Leveau est évacué vers 14 heures sur ordre de son commandant. La place forte de Maubeuge se rendra peu après.
En septembre 1914, les Allemands craignant de perdre la place forte de Maubeuge, vont détruire toutes les défenses du fort par le démantèlement de la tourelle de 75mm et des caponnières. Tous les autres ouvrages de la place subiront le même sort.
Le fort après 1918
Entre 1935 et 1940, le Génie réalise des travaux de remise en état pour y stocker du matériel.
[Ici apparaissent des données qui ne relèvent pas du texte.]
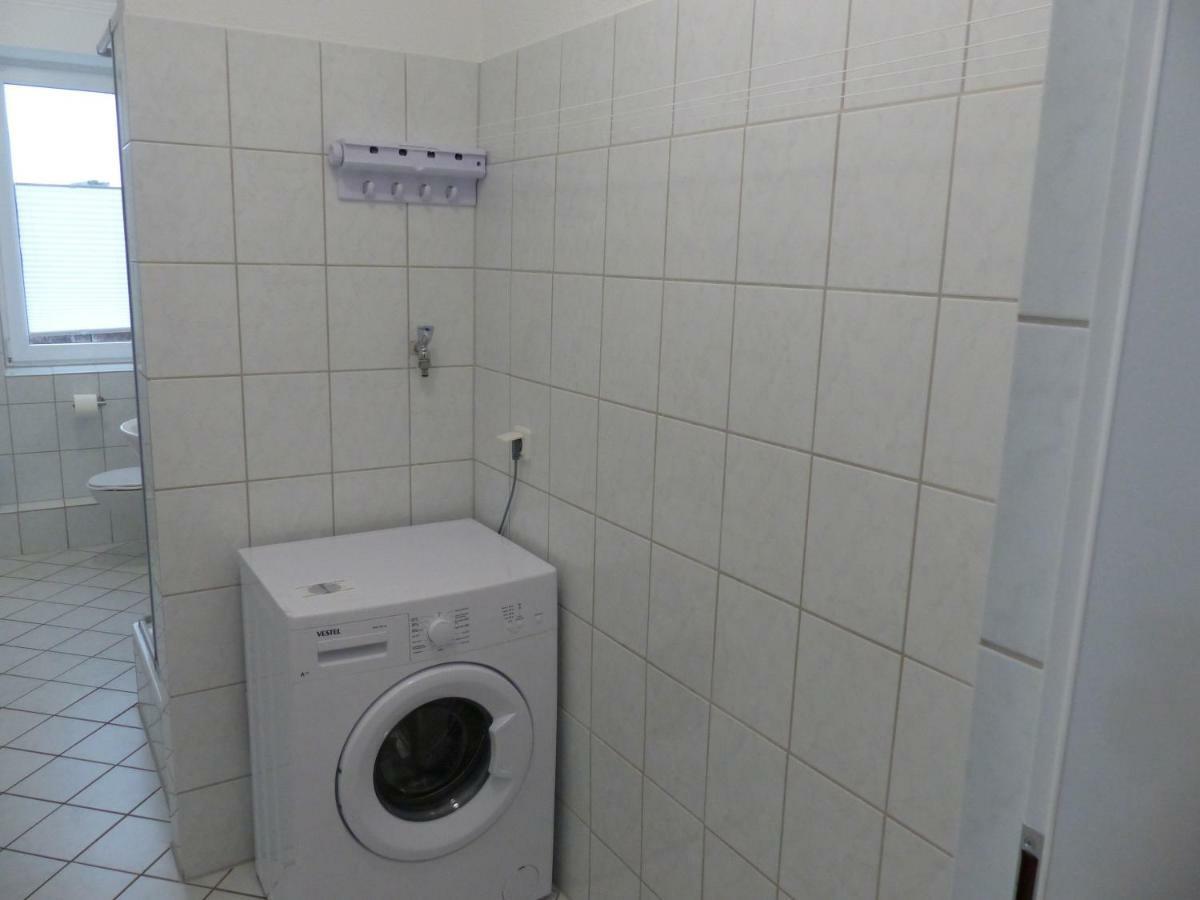 Ferienwohnung Mit Brockenblick Langenstein Экстерьер фото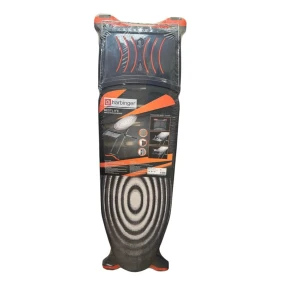 Гладильная доска Harbinger MM124 Гладильная доска Harbinger MM124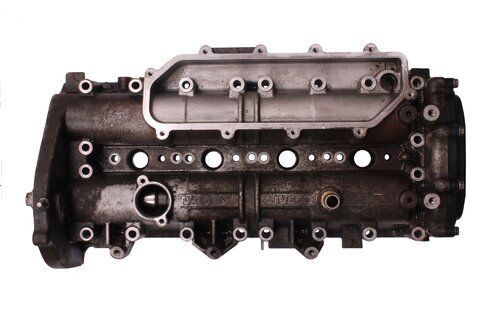 Ventilové víko s vačkami -06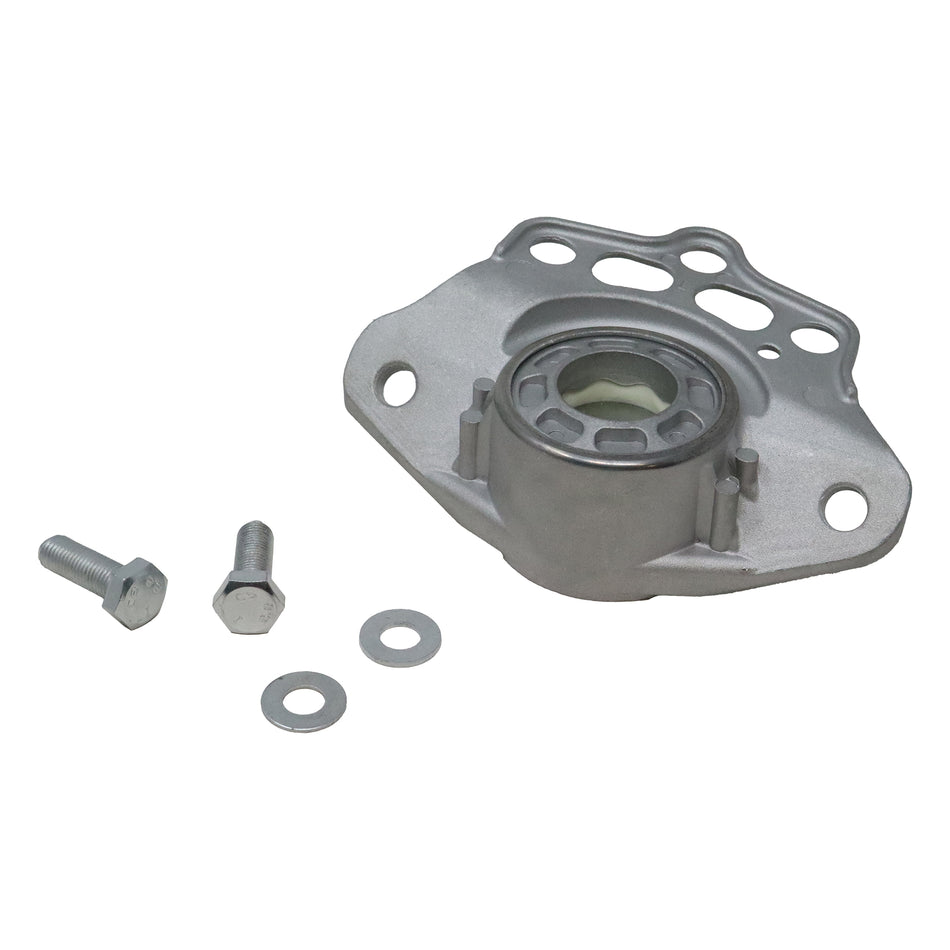 KYB Strut Mounts Shock Mount - SM5932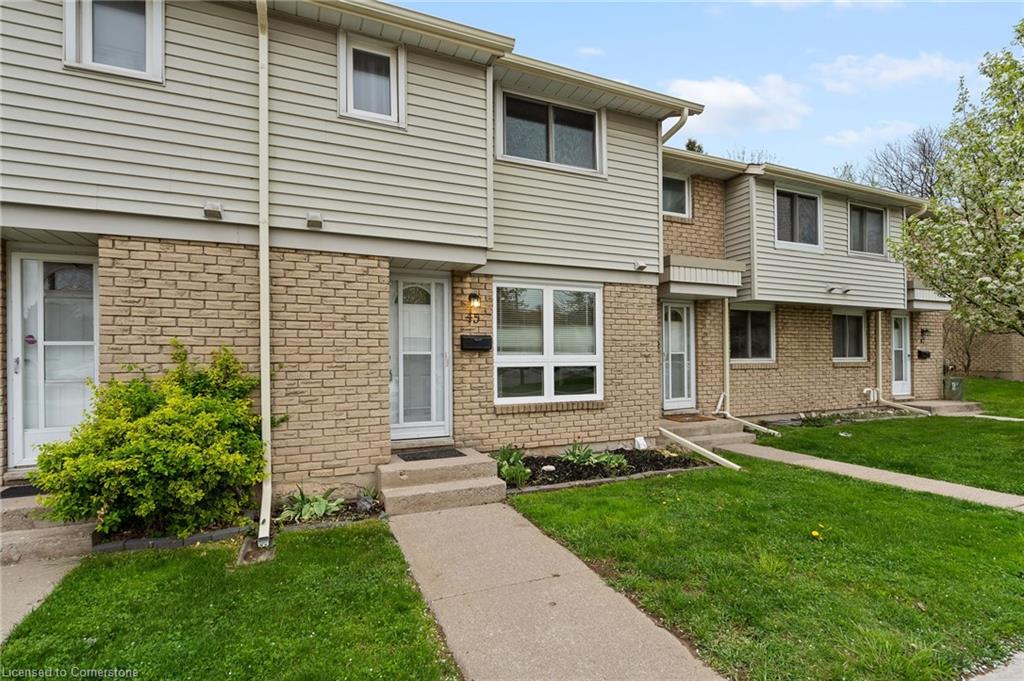 45-6767 Thorold Stone Road Property Photo 4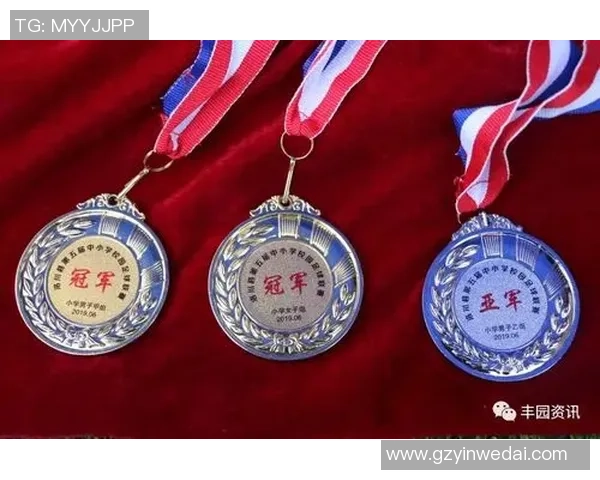 西安足球队荣登足球意识排行榜第九位展现出色团队精神与战术素养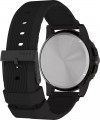 Timex Expedition Ridge TW4B32200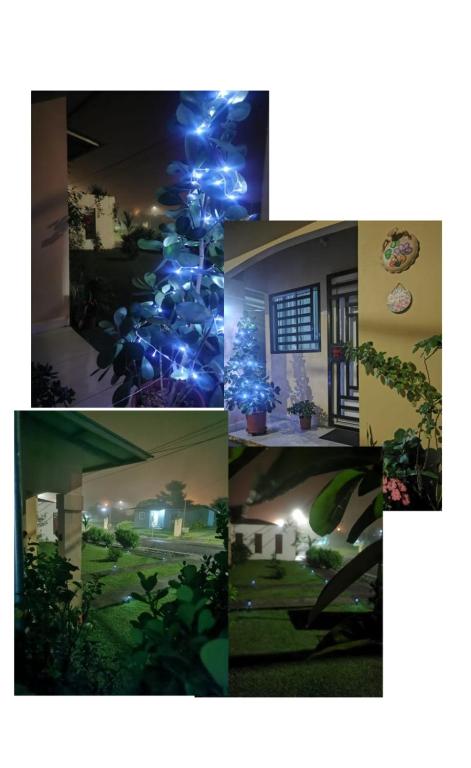 Fotografie z fotogalerie ubytování Copey house Chiriquí, vía hacia Volcán v destinaci La Concepción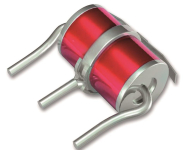 CobiNet 102483 ÜS-Ableiter 8x10 3polig 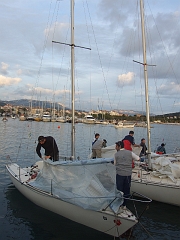 europeen2008_1108_174050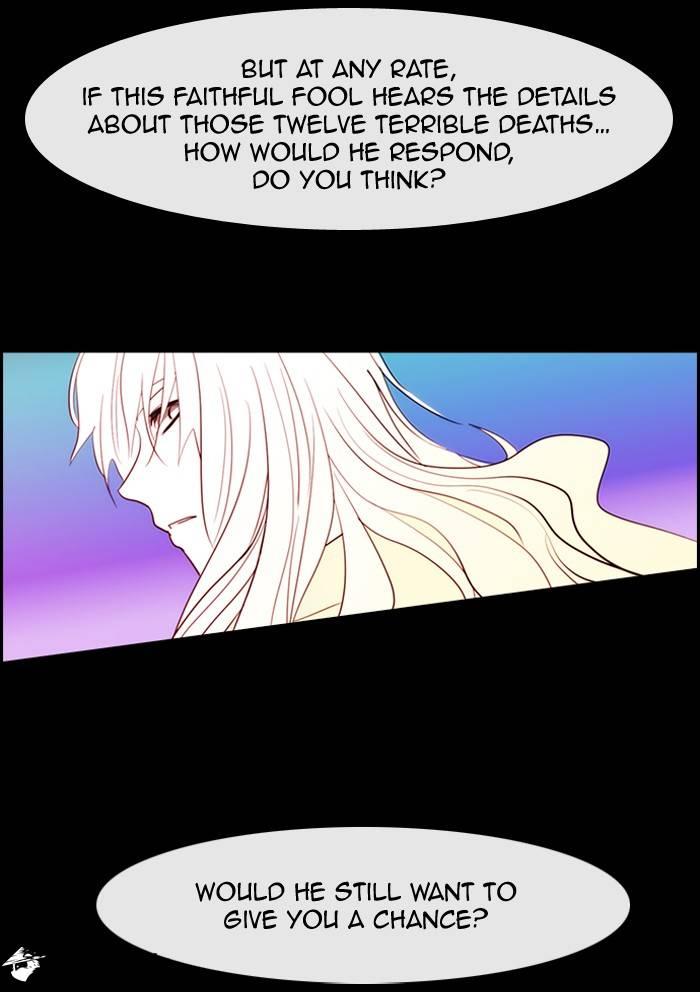Kubera chapter 328 page 20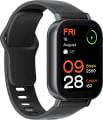Redmi Watch 5 Active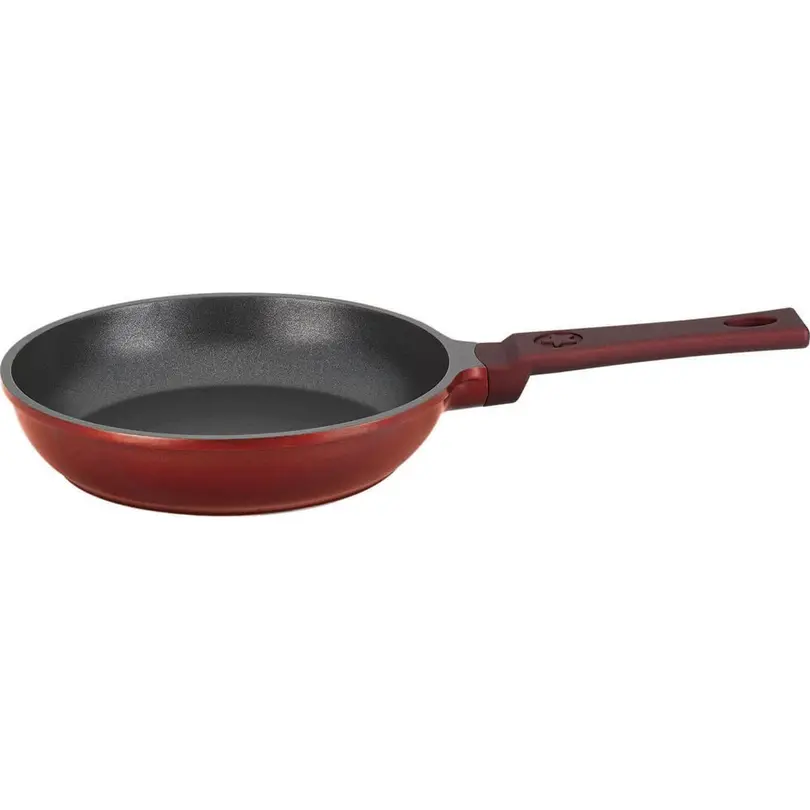 Bratpfanne Mini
Il s’agit de reboucher par du béton certaines parties, dont les entonnoirs causés par le bombardement de septembre 1914, d’aménager des observatoires à l’emplacement de la tourelle de 75mm et sur le cavalier.
L’observatoire de campagne de type OD 85 sert à renseigner une partie des 5ème et 6ème batteries du II/161ème régiment d’artillerie de position dont les pièces sont situées à proximité.
Une chambre de coupure est également implantée à l’entrée du fort pour mettre en relation le P.C. du 87ème régiment d’infanterie de forteresse installé au fort avec le reste du secteur fortifié. Sur le glacis du fort, au nord-est, un bloc F.C.R. (fortification de campagne renforcée) est construit pour assurer la continuité de feu du secteur. Il porte le nom de « bloc du Plantis »
Le 18 mai 1940, des éléments ennemis sont repérés dans le secteur du fort et l’alerte est donnée par les sapeurs télégraphistes de la chambre de coupure. Le lendemain, vers 4h30, les tranchées aménagées devant le fort sont utilisées par l’assaillant pour s’en approcher. Les dessus sont couronnés par l’ennemi à partir de 8h.
Les éléments du P.C. sont quasiment au corps à corps avec les Allemands. La chambre de coupure est prise et le sapeur Ernest Delalain y trouve la mort. Le fort est définitivement pris en début d’après-midi et sert d’observatoire pour guider les tirs d’artillerie sur les ouvrages d’Héron-Fontaine et des Sarts.

A la libération, en septembre 1944, le fort sera le théâtre de combats sporadiques entre Résistants et soldats allemands qui s’y sont retranchés.